例えば、答えが短すぎる、または長過ぎるというフィードバックを受けた場合、次の面接では情報量を調整することが求められます。このプロセスを通じて、面接の事前準備を十分に行うことで、次第に自信を持って面接に臨めるようになるでしょう。

就職面接が苦手な人が上手く話すための5つの方法

就職面接で面接官と上手く会話ができるかの不安がある人は、以下で紹介する5つのポイントに着目し、会話力の向上に取り組んでみましょう。

1.緊張していることを相手に伝える

面接の冒頭で挨拶をする際に、「少し緊張していますが、よろしくお願いします」など、自分が緊張していることを面接官に素直に伝えてみましょう。

自分の感情をオープンにすることで、心理的な負担が軽減されて会話がスムーズになる可能性があります。また、面接官が応募者の緊張を理解して配慮してくれることもあるため、面接が始まった瞬間の緊張を乗り越える方法の1つとして検討しておきましょう。

2.話す速度を落とす

面接では話す速度を意識的に少し落とすことで、緊張を抑えられると同時に言葉選びに注意を払えるようになり、自分の意見をより明確に伝えることができます。また、落ち着いて話すことで聞き手にも安心感を与え、コミュニケーションの質を高められます。

話すスピードが速いと聞き手側は内容が理解しにくくなり、加えて会話全体のテンポが上がってしまい、話している自分自身も呼吸が浅くなって余計に緊張する恐れがあります。

3.最初に結論を伝えることを意識する

PREP法を意識して、結論ファーストで相手の質問に答えましょう。PREP法は、自分の主張を相手に効果的に伝えるための手法です。まずは「結論(Point)」を述べ、その後に「理由(Reason)」と「具体的な例(Example)」を挙げ、最後に再度結論を強調します。

PREP法を意識して手順に従えば、話が散漫になったり伝えるべきポイントを伝え損なったりするといったリスクを減らすことができ、面接官に自分の回答を明確に伝えることができます。

4.聞き返すことを恐れない

面接官の質問の意図が理解できなかった場合や、聞き逃したり確認したりしたいことがあれば、遠慮せずに聞き返すことが重要です。

質問の聞き返しがマイナスに働くとは限りません。遠慮せずに聞き返すことで、面接に真剣に取り組んでおり、誤解を避けて正確に理解し、適切な回答をしようとする姿勢を示すことができます。

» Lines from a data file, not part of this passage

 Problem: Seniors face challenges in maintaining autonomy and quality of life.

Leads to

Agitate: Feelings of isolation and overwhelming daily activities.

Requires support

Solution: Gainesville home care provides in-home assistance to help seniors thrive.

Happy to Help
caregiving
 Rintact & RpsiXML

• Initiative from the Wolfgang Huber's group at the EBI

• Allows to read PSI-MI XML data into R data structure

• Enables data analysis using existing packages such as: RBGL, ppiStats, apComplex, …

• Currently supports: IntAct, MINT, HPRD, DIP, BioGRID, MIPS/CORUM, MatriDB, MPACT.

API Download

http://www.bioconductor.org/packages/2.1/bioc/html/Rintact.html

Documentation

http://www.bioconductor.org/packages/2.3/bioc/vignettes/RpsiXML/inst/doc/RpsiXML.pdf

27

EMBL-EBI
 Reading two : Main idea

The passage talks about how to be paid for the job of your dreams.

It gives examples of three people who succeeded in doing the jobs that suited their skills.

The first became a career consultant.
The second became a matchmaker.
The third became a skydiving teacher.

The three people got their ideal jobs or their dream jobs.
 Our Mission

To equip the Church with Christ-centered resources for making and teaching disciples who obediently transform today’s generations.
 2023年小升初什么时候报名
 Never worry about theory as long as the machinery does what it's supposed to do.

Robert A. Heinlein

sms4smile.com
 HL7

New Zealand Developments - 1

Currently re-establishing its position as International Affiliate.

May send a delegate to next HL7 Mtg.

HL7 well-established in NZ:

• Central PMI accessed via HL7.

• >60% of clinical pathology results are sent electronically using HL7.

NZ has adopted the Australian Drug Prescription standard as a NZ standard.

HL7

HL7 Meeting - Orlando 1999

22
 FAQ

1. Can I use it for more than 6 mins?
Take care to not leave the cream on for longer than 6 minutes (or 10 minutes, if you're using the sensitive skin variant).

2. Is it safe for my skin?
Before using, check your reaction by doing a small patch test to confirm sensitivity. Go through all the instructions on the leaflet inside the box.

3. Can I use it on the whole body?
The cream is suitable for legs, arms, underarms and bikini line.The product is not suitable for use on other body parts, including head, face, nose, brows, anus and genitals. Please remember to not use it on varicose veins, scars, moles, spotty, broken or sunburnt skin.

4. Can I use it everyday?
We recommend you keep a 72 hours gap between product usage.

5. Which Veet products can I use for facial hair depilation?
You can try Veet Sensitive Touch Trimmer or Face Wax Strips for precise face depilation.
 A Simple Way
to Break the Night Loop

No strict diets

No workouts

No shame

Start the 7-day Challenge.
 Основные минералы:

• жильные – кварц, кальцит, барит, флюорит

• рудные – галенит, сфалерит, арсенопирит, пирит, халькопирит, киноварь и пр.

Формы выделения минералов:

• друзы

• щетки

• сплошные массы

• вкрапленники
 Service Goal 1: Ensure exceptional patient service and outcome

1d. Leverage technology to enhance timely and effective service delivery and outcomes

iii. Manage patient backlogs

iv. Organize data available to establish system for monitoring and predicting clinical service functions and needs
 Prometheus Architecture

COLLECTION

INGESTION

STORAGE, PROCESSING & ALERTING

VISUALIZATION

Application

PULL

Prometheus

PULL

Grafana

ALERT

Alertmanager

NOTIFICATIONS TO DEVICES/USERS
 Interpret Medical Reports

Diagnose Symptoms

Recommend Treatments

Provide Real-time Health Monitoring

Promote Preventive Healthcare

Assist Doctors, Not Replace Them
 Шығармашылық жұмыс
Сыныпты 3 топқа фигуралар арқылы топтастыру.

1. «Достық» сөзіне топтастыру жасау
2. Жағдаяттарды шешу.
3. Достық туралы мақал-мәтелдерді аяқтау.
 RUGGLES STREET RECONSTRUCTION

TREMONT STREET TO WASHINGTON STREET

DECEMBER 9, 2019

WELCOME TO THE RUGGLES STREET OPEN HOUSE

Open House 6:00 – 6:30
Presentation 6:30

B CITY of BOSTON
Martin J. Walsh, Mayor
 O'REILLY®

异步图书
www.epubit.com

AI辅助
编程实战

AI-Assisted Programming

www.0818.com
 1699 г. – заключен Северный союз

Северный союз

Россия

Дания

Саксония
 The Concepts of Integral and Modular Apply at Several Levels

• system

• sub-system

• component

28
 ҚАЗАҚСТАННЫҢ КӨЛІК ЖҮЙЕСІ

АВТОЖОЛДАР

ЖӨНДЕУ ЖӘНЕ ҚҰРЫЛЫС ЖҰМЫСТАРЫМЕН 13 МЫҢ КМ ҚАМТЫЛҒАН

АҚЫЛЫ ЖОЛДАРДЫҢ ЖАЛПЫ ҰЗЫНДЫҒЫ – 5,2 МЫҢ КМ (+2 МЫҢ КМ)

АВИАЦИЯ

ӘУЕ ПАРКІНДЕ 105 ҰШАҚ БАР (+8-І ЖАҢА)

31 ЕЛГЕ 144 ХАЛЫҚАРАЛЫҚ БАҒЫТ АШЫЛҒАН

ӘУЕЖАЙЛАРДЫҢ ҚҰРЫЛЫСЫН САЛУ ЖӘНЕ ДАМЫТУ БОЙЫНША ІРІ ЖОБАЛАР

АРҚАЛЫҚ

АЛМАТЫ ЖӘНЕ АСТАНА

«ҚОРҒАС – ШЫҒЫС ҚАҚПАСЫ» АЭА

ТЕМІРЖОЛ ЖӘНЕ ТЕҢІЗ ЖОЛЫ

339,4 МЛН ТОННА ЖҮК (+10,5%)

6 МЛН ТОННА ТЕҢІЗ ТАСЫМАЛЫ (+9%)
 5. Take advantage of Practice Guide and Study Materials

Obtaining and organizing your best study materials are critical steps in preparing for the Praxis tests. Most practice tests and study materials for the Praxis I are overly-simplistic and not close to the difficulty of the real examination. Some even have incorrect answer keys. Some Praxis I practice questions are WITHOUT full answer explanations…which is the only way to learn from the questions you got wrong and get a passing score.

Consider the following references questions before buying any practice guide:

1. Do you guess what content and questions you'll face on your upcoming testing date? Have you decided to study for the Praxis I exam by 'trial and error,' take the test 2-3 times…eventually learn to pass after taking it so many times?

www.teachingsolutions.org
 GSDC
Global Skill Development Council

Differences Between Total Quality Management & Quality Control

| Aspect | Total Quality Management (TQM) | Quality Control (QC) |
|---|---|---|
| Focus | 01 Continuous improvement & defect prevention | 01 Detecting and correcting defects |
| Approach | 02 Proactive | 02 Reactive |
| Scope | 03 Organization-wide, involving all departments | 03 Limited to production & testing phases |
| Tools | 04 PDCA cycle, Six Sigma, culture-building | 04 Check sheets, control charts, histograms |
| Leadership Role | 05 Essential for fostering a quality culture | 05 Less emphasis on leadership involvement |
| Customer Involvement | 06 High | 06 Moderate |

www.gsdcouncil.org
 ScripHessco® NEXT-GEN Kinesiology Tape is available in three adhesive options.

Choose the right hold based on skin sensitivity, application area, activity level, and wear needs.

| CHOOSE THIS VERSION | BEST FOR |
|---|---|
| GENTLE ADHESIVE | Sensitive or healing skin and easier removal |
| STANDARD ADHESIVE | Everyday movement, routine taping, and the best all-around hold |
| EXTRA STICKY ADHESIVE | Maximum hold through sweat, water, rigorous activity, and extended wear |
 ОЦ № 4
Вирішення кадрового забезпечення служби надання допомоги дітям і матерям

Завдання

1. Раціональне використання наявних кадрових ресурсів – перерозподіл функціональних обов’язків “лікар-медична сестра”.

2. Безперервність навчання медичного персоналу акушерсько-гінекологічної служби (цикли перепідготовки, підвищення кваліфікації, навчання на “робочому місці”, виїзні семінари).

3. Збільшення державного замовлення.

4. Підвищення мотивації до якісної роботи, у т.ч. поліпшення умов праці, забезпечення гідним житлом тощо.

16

ただし、何度も質問を聞き返すと傾聴力や理解力が低いと評価される恐れがあるため、質問を集中して聞く姿勢は欠かさないようにしましょう。

5.質問に答える前に、間を置いて落ち着く

面接官から質問を受けた際は、すぐに回答するのではなく、よく考えて回答するために少し時間を取っても問題ありません。

面接の質問に焦って即座に答えると、不必要な間違いや誤解を招く原因にもなりかねず、会話のスピードが上がってしまう可能性もあります。質問を受けたら少し深呼吸をし、自分の考えを整理する短い時間を持つことで、お互いの理解を深める効果的なコミュニケーションにつなげられます。

まとめ

就職活動での採用面接は、内定を得るための重要な選考試験であり、難易度が高いと思って苦手意識を感じている人が少なくありません。ただし、苦手な人でもきちんと対策すれば合格率を高めることができます。面接の苦手意識を克服するためには、面接の流れやビジネスマナー、よくある質問などを把握した上で、模擬面接などで練習を繰り返す必要があります。

例えば面接対策アプリであれば、どこでも練習ができます。AI分析によって面接の受け答え方などの改善点を教えてもらえるため、面接対策のツールとして活用してみましょう。